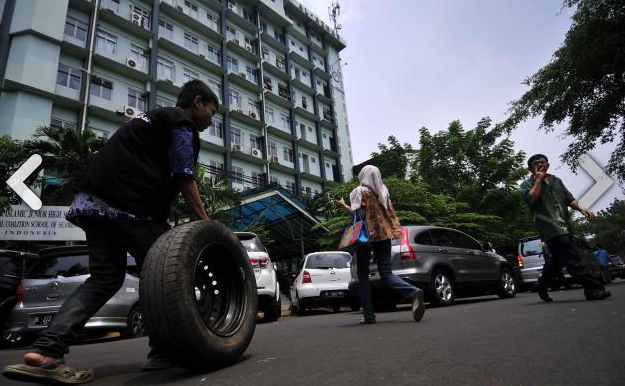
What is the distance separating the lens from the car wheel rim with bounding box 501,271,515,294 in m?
8.58

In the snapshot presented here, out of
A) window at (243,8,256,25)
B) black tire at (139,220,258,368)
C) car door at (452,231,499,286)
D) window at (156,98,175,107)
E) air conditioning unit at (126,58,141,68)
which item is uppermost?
window at (243,8,256,25)

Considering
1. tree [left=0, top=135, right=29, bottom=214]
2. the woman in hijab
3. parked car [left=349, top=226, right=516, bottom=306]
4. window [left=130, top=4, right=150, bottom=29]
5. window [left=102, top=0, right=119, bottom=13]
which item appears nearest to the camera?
the woman in hijab

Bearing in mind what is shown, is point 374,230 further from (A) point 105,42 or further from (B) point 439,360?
(A) point 105,42

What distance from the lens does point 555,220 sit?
5000 millimetres

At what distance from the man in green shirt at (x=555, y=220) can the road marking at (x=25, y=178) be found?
1316 cm

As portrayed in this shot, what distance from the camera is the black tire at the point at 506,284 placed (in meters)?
8.47

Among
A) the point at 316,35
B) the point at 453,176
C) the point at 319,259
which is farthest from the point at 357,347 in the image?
the point at 316,35

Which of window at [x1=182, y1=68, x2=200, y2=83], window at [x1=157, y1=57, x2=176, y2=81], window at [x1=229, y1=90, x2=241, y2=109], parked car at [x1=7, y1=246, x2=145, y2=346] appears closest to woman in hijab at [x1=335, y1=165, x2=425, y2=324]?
parked car at [x1=7, y1=246, x2=145, y2=346]

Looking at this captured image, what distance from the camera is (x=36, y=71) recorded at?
1839 centimetres

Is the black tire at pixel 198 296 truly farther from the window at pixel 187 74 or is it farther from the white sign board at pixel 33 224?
the window at pixel 187 74

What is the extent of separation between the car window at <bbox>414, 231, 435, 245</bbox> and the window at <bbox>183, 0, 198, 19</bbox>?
2550cm

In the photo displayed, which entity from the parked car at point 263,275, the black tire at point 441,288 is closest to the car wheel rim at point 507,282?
the black tire at point 441,288

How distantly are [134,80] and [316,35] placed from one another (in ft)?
71.3

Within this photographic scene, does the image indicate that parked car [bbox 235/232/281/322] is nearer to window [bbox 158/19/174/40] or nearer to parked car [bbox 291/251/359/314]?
parked car [bbox 291/251/359/314]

____________

### TASK REQUIREMENTS
Can you copy out, word for word, everything from the line with "Within this photographic" to the end of the rows?

### EXERCISE RESPONSE
Within this photographic scene, does the image indicate that parked car [bbox 235/232/281/322] is nearer to window [bbox 158/19/174/40] or nearer to parked car [bbox 291/251/359/314]?
parked car [bbox 291/251/359/314]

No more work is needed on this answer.